* About this exercise: Please, in the data that follows, copy exactly the lines from the line with "CoffeeTEAM TS Coffee" through the last one, both included. Do not include pictures.

***** Information shown *****

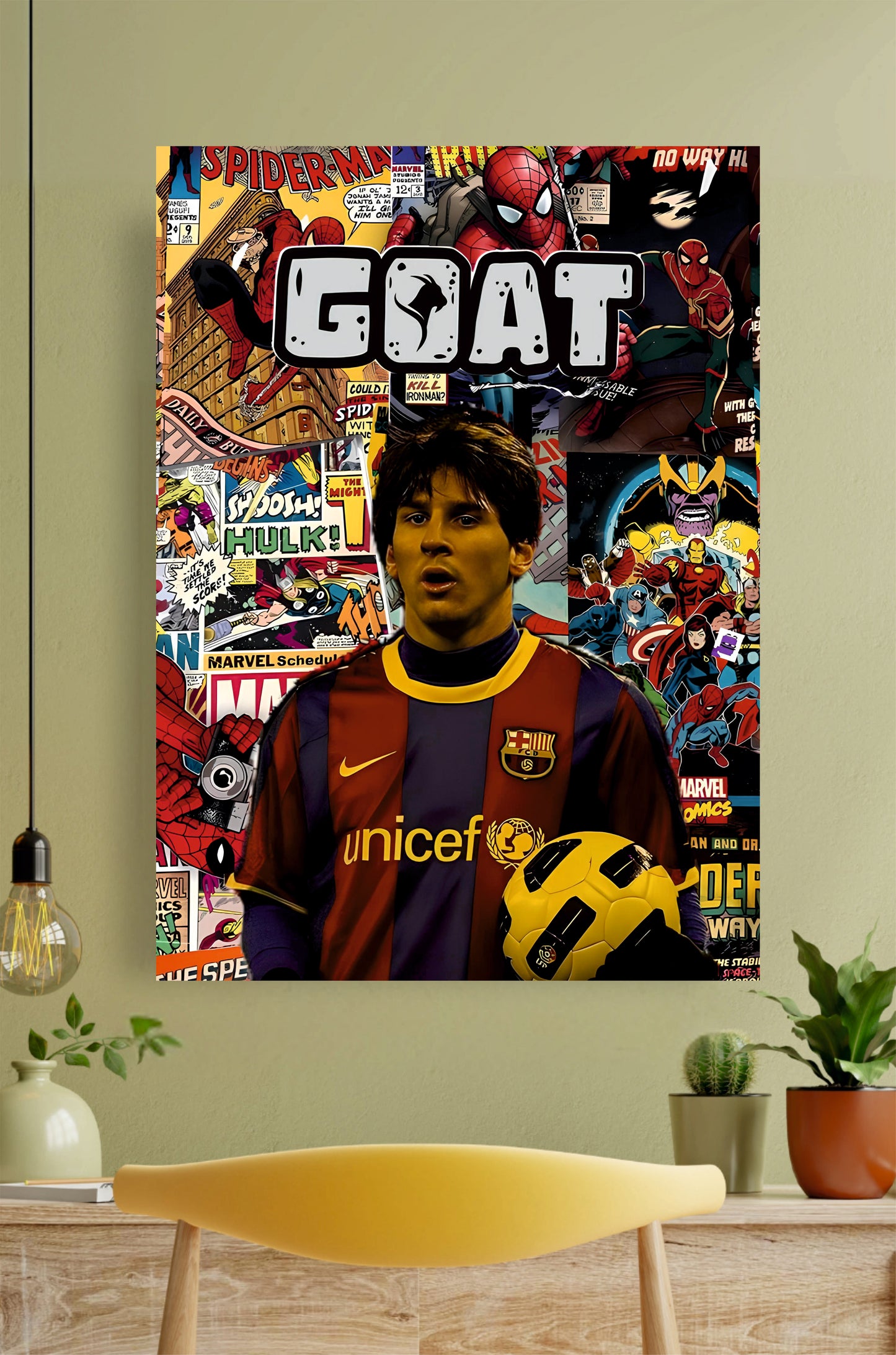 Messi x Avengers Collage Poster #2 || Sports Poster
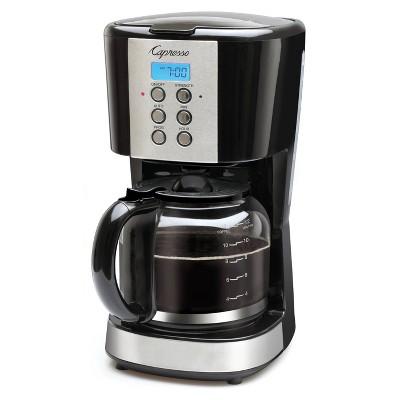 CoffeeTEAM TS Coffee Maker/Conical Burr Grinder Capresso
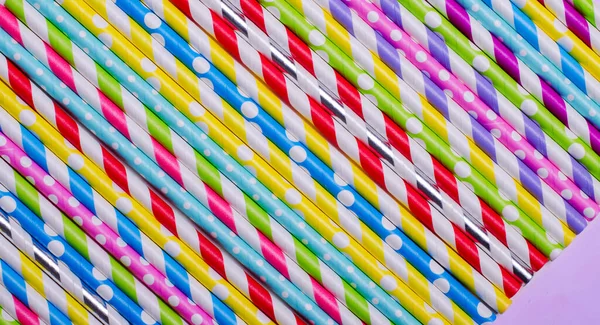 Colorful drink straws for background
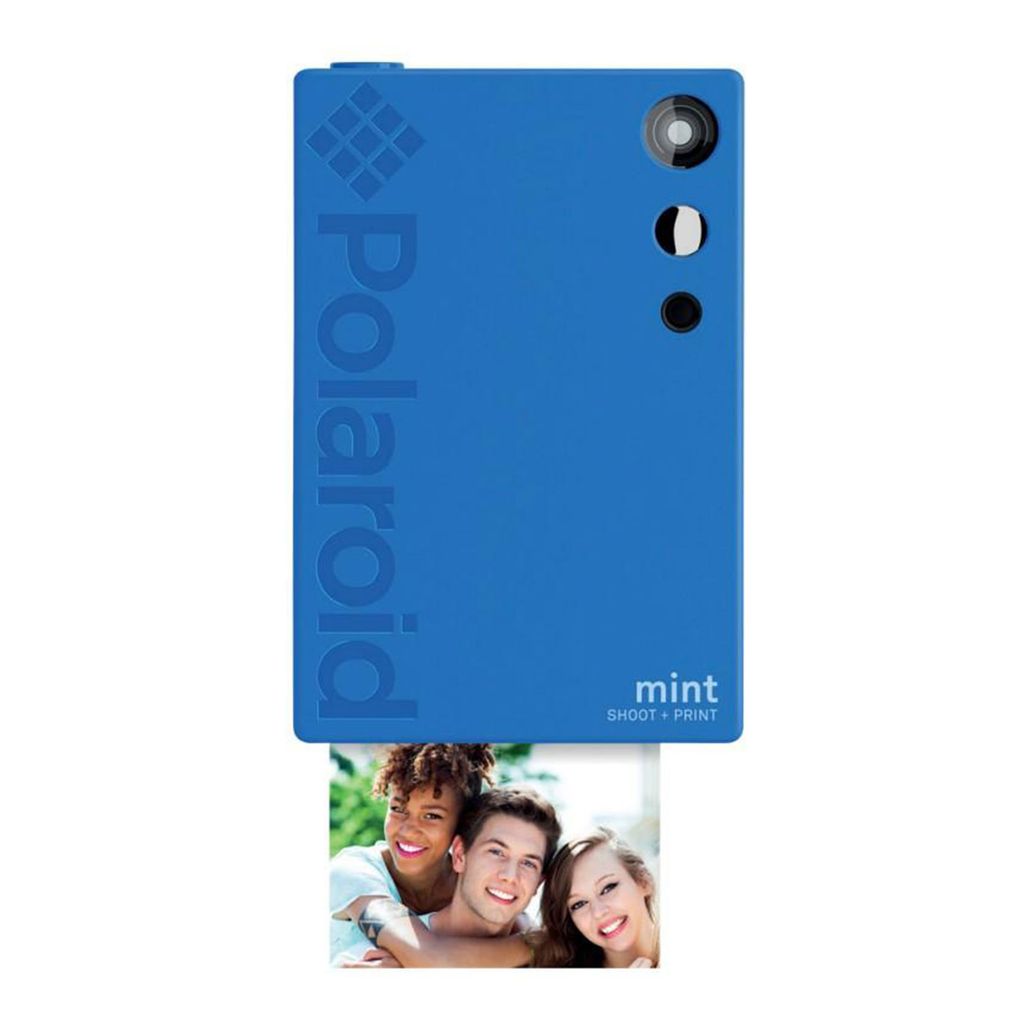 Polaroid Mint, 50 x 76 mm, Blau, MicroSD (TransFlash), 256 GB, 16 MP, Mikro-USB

*****

* Exercise response:
 CoffeeTEAM TS Coffee Maker/Conical Burr Grinder Capresso
 Colorful drink straws for background
 Polaroid Mint, 50 x 76 mm, Blau, MicroSD (TransFlash), 256 GB, 16 MP, Mikro-USB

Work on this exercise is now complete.